Die Sechziger- und Siebzigerjahre waren aufregend. Man suchte Bewusstseinserweiterung, die einen mit Marihuana und Haschisch, die anderen mit fernöstlicher Spiritualität. Man hatte die Nase voll von den Wohlstandsidealen der Eltern, war jung und neugierig und wollte wissen wie man jenseits des nationalen Horizonts lebt. Im Sommer 1975 starten Katrin und Klaus Mees in ihrem VW-Bus von München Richtung Osten, ausgerüstet mit Landkarten und kleinen maschinengeschriebenen, broschierten und selbstverlegten Reisefinformationen. Internet, Navi und Handy gibt es noch nicht. Ein Reisebuch.

Jeden Tag ändern sich die Landschaften und auch die Menschen. In Anatolien sehen sie, mit welchen mittelalterlichen Methoden in der Landwirtschaft gearbeitet wird. In Bagdad müssen sie vor der Willkür eines jähzornigen Polizeioffiziers kapitulieren. Sie lernen beim Tanken in Afghanistan, nicht mehr auf schlitzohrige Tricks hereinzufallen. Weglos kämpfen sie sich durch die nordafghanische Sandwüste, werden Zeugen einer mittelalterlichen Bestrafung. Erstaunt nehmen sie am Khyberpass zur Kenntnis, dass Handfeuerwaffen überall frei verkäuflich sind.

Auch Möglichkeiten der Bewusstseinserweiterung sind überall verfügbar: der „Schwarze Afghane in Afghanistan, Haschisch-Kuchen in Kathmandu und Opium in Sikkim. Sie werden zu einer Hochzeit in Ladakh eingeladen, das sie gerade noch rechtzeitig vor Einbruch der Wintersperrung der Straße nach Kaschmir verlassen können. Überall zeigen Menschen ihnen ihre Heimat und ihre andere Kultur. In Bagdad führt man sie durch das antike Babylon, im pakistanischen Lahore erklärt man ihnen voller patriotischem Eifer die Geschichte der noch jungen Nation.

Sie verbringen Nächte in indischen Ashrams und erleben noch Einsamkeit an den Stränden Goas.
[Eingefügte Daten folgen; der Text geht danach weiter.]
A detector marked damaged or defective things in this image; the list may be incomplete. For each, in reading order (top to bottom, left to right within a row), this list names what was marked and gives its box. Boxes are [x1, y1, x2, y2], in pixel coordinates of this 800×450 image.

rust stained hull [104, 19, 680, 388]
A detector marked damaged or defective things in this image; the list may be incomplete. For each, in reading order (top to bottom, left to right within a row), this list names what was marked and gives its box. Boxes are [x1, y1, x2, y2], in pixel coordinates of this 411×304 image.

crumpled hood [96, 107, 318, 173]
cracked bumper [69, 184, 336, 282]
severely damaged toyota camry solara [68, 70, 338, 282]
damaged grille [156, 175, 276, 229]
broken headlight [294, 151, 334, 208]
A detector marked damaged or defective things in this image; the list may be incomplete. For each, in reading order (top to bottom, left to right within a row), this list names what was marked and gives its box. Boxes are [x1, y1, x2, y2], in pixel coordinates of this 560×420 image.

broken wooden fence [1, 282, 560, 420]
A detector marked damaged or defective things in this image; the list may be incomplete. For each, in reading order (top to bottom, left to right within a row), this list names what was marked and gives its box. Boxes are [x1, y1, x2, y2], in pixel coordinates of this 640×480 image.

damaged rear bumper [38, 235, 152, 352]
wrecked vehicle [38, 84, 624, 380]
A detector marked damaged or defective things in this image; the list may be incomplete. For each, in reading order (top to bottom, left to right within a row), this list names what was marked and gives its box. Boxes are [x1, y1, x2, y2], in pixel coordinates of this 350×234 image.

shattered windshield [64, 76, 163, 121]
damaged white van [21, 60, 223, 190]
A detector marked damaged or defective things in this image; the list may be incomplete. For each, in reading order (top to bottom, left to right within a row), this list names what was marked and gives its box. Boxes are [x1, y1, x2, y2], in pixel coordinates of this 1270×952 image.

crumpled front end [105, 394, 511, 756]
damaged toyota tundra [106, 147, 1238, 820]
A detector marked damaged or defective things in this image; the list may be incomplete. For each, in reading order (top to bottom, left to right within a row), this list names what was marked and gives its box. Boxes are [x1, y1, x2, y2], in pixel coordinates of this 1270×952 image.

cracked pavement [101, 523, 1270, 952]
In buddhistischen Klöstern lässt man sie teilhaben an Gebetsstunden, in Ladakh, im Himalaya erleben sie mit welchen Methoden ein Schamane Beschwerden lindert und in Nepal erfahren sie, dass man dem Gott Ganesh opfern muss, um gute Noten zu bekommen.

Im Dezember 1979 überschreiten sowjetische Truppen die Grenze zu Afghanistan und mit Beginn des 1. Golfkrieges zwischen dem Irak und dem Iran im September 1980 sind die Reisewege blockiert. Eine Reise-Ära, die gut zwanzig Jahre gedauert hatte, ging schlagartig zu Ende. Das Buch ist ein spannender Reisebericht und gerade in diesen Tagen ist die Lektüre ein Trostpflaster für jeden Weltenbummler, der sich beim Lesen von seinem Balkonien zu fernen Zielen träumen kann.

In den 70er Jahren, als die Reisen unternommen wurden, konnte man vieles erleben, das heute nicht mehr möglich ist, weil sich die Zivilisation weiter ausgebreitet hat und viel Ursprüngliches und Exotisches verloren ging. Mann muss das Buch allen empfehlen, die auf Reisen nicht das Ersehnte fanden und die im Geiste nun eine Reise erleben können, die sie gerne gemacht hätten.